UME-R1: Exploring Reasoning-Driven Generative Multimodal Embeddings¶
Conference: ICLR 2026 arXiv: 2511.00405 Code: GitHub Area: Reinforcement Learning Keywords: multimodal embeddings, reasoning-driven generation, reinforcement-learning, MLLM, inference-time scaling
TL;DR¶
This paper proposes UME-R1, the first framework to explore a reasoning-driven generative multimodal embedding paradigm. Through a two-stage training pipeline (cold-start SFT followed by reinforcement learning), the embedding model learns to reason before generating representations, achieving significant improvements over traditional discriminative embedding models across 78 tasks on the MMEB-V2 benchmark.
Background & Motivation¶
Background: MLLM-based embedding models (e.g., VLM2Vec, MM-Embed) have achieved notable progress on multimodal embedding tasks, substantially outperforming traditional dual-encoder vision-language models such as CLIP. Concurrently, large reasoning models (LRMs) represented by DeepSeek-R1 have demonstrated breakthroughs on complex reasoning tasks.
Limitations of Prior Work: Existing MLLM-based multimodal embedding models are fundamentally discriminative — they directly encode inputs and extract the hidden state of the last token as the embedding, without generating any new tokens. This prevents them from benefiting from reasoning-driven generative paradigms. While some works (e.g., CAFe) incorporate next-token prediction loss during training to preserve generative capacity, inference remains discriminative.
Key Challenge: A fundamental gap exists between reasoning capability and embedding quality — embedding tasks lack verification mechanisms with ground-truth answers analogous to mathematics, making it difficult to directly apply reinforcement learning to optimize embedding models.
Goal: How can multimodal embedding models operate under a generative paradigm, enabling them to reason before generating higher-quality embeddings? How can RL be successfully applied to embedding tasks that lack ground-truth answers?
Key Insight: Unify embedding tasks under a generative paradigm where the model first generates a reasoning process and summary, and subsequently produces embeddings conditioned on this context.

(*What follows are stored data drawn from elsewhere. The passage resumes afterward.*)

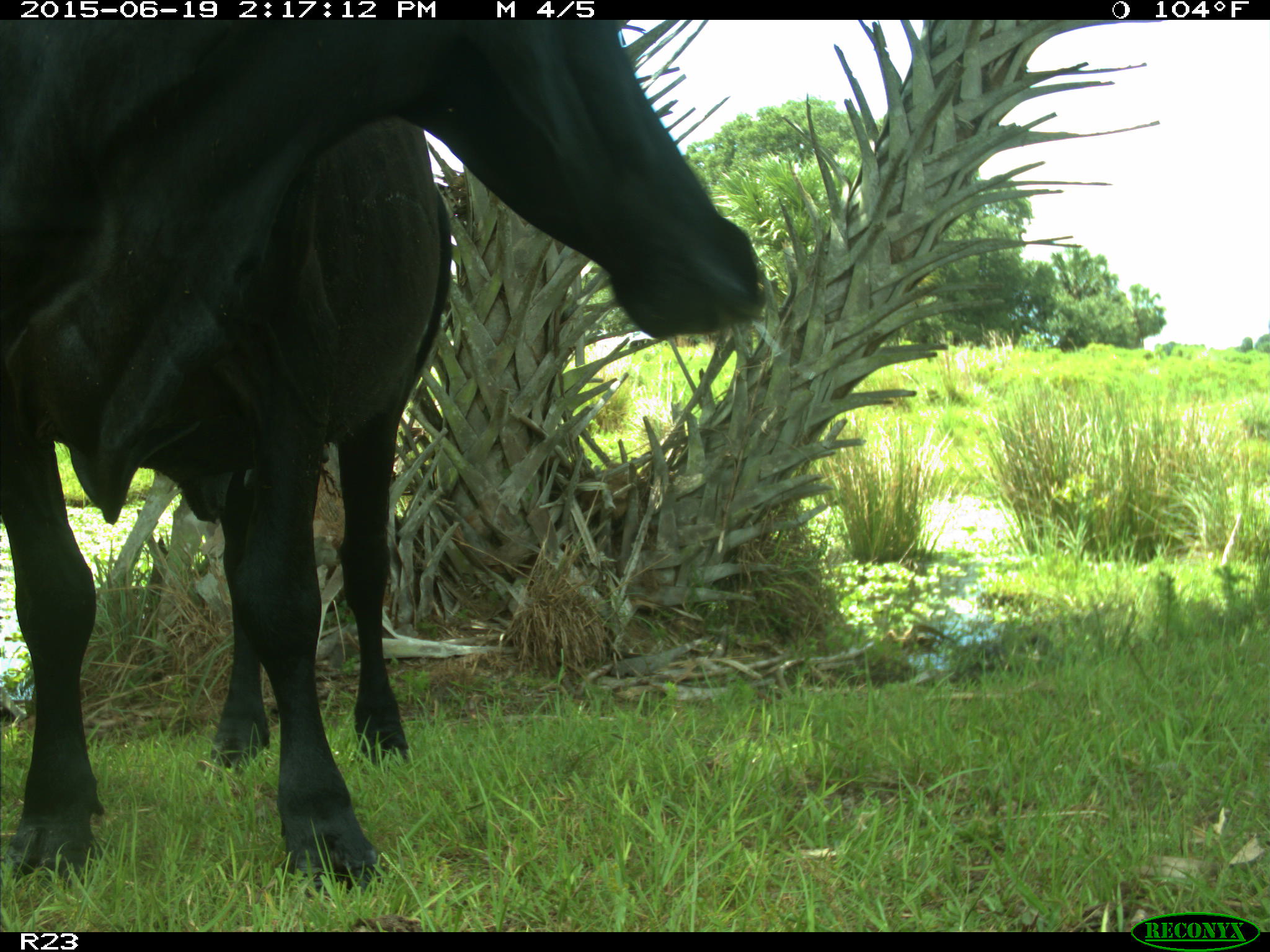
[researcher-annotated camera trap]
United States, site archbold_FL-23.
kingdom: Animalia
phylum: Chordata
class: Mammalia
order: Artiodactyla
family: Bovidae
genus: Bos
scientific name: Bos taurus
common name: domestic cow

RL optimization is enabled through a composite reward combining ranking score and similarity margin.
Core Idea: The embedding model first engages in deliberate reasoning before producing representations; RL continuously improves reasoning quality, realizing inference-time scaling for embedding tasks.
Method¶
Overall Architecture¶
UME-R1 is a universal multimodal embedding framework built on a two-stage training strategy: (1) cold-start SFT endows the model with reasoning capability and the ability to simultaneously produce discriminative and generative embeddings; (2) RL further enhances reasoning and refines generative embedding quality. At inference time, the model can flexibly switch between discriminative and generative embedding modes as needed.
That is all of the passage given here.